Start of Block

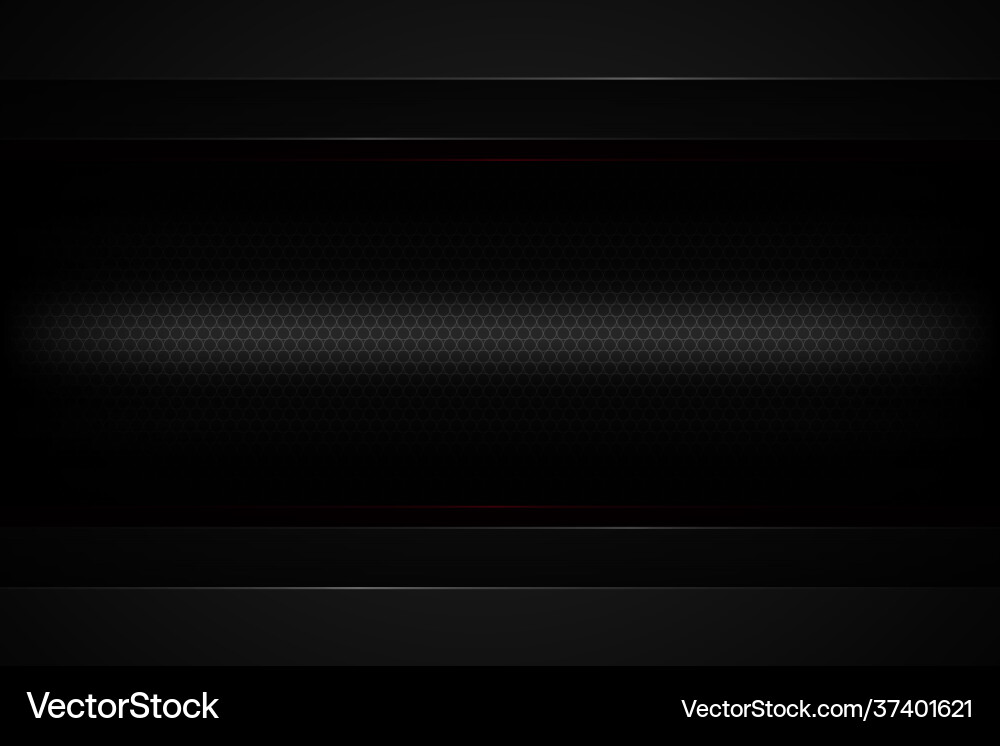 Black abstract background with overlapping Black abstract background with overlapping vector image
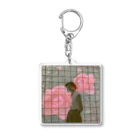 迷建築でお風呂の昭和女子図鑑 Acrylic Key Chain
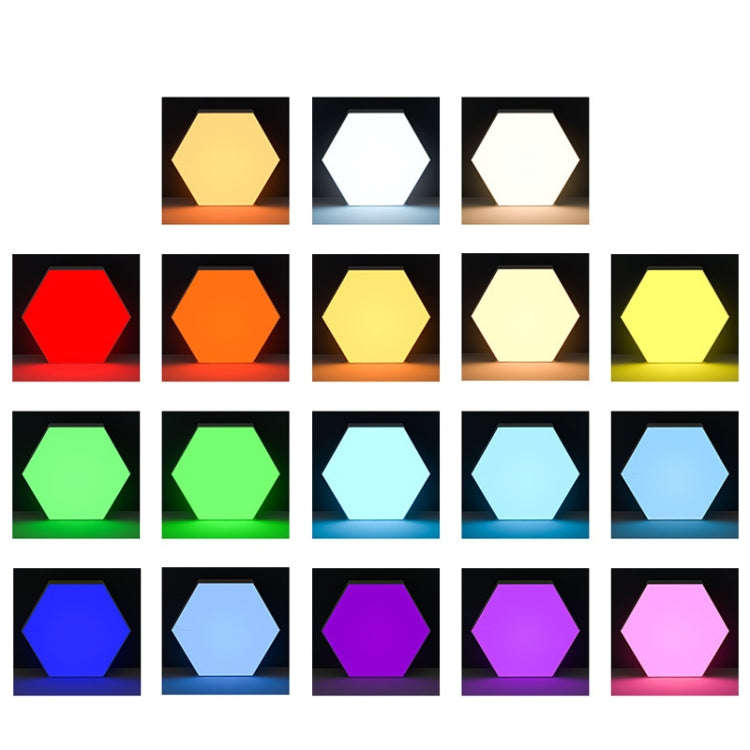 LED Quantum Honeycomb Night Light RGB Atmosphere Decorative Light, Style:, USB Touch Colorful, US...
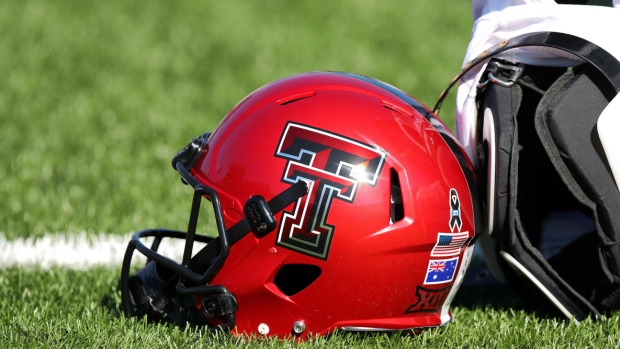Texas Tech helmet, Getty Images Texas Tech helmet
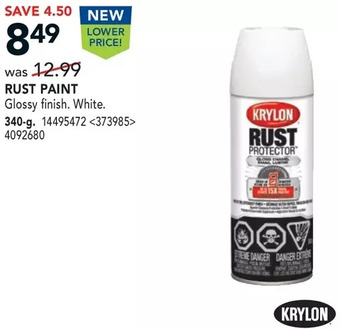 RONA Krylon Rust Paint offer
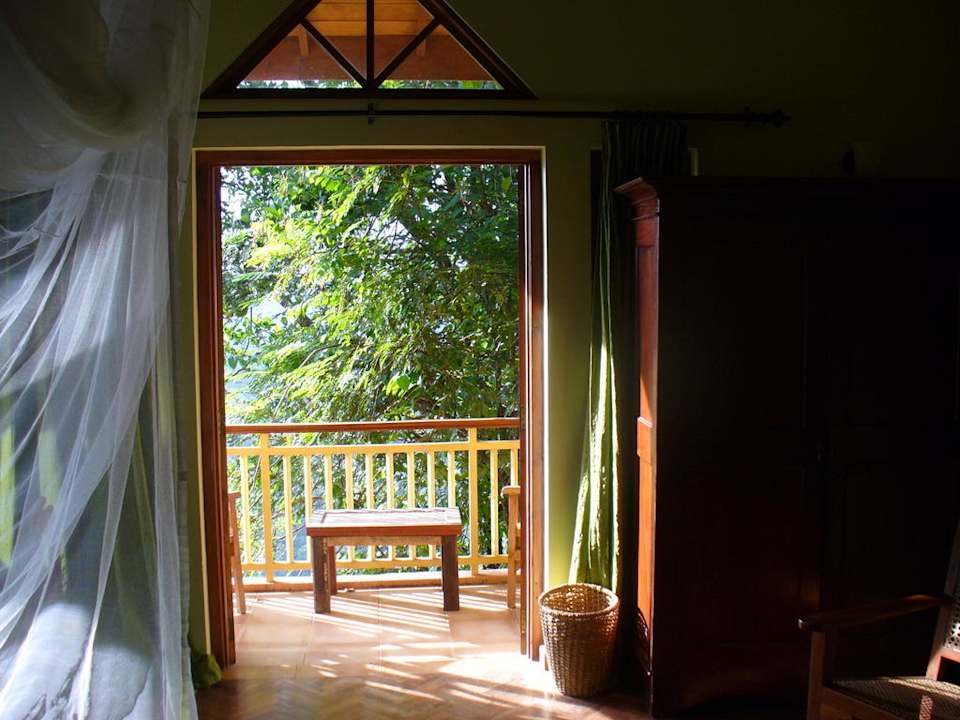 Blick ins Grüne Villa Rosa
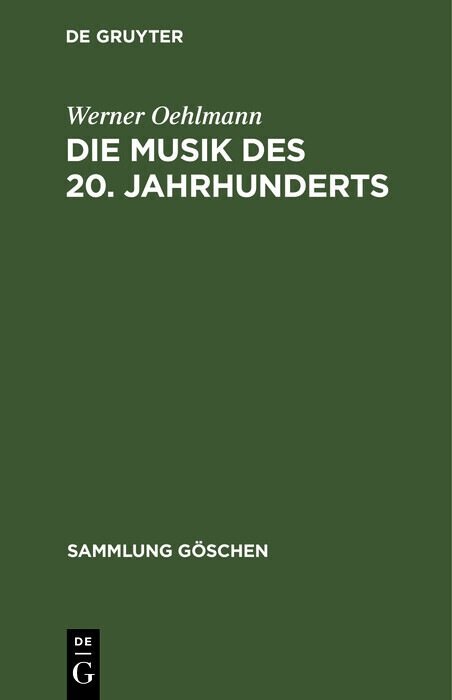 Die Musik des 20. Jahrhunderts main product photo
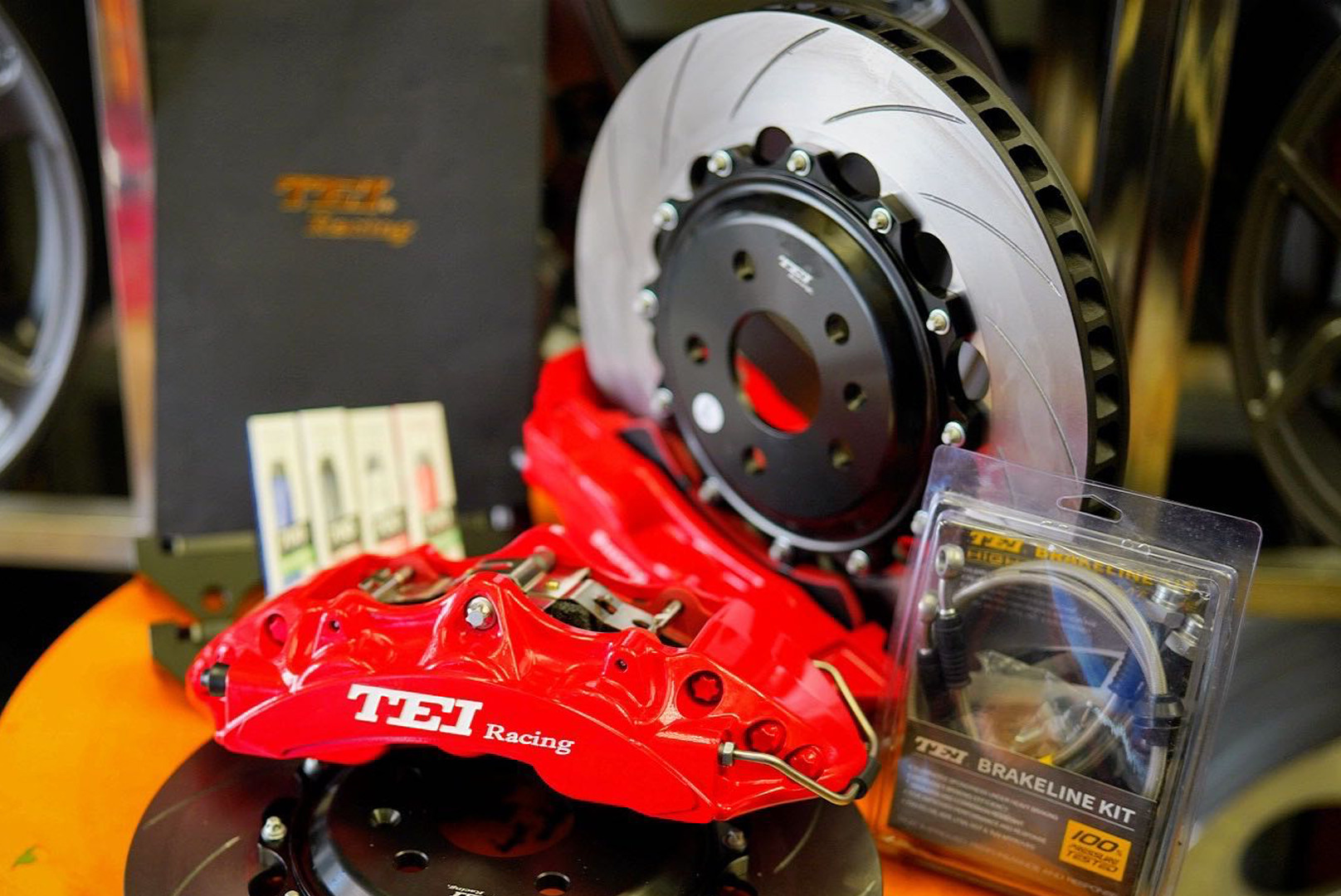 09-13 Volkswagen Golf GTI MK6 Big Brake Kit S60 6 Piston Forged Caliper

End of Block
Start of Block

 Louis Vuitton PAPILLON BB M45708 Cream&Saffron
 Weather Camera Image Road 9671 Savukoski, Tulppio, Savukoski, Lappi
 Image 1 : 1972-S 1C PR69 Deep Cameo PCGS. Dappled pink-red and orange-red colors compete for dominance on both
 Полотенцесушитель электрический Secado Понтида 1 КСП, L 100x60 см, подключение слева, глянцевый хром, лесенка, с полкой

End of Block

> _Exercise directions_
Rewrite the lines of the listing above, starting with the line that contains "Black abstract background with overlapping Black" and continuing through the line that contains "09-13 Volkswagen Golf", with "Krylon" replaced by "Rust-Oleum" and all else left unchanged. Omit the pictures from your answer.

> _Solved problem_
 Black abstract background with overlapping Black abstract background with overlapping vector image
 迷建築でお風呂の昭和女子図鑑 Acrylic Key Chain
 LED Quantum Honeycomb Night Light RGB Atmosphere Decorative Light, Style:, USB Touch Colorful, US...
Texas Tech helmet, Getty Images Texas Tech helmet
 RONA Rust-Oleum Rust Paint offer
 Blick ins Grüne Villa Rosa
 Die Musik des 20. Jahrhunderts main product photo
 09-13 Volkswagen Golf GTI MK6 Big Brake Kit S60 6 Piston Forged Caliper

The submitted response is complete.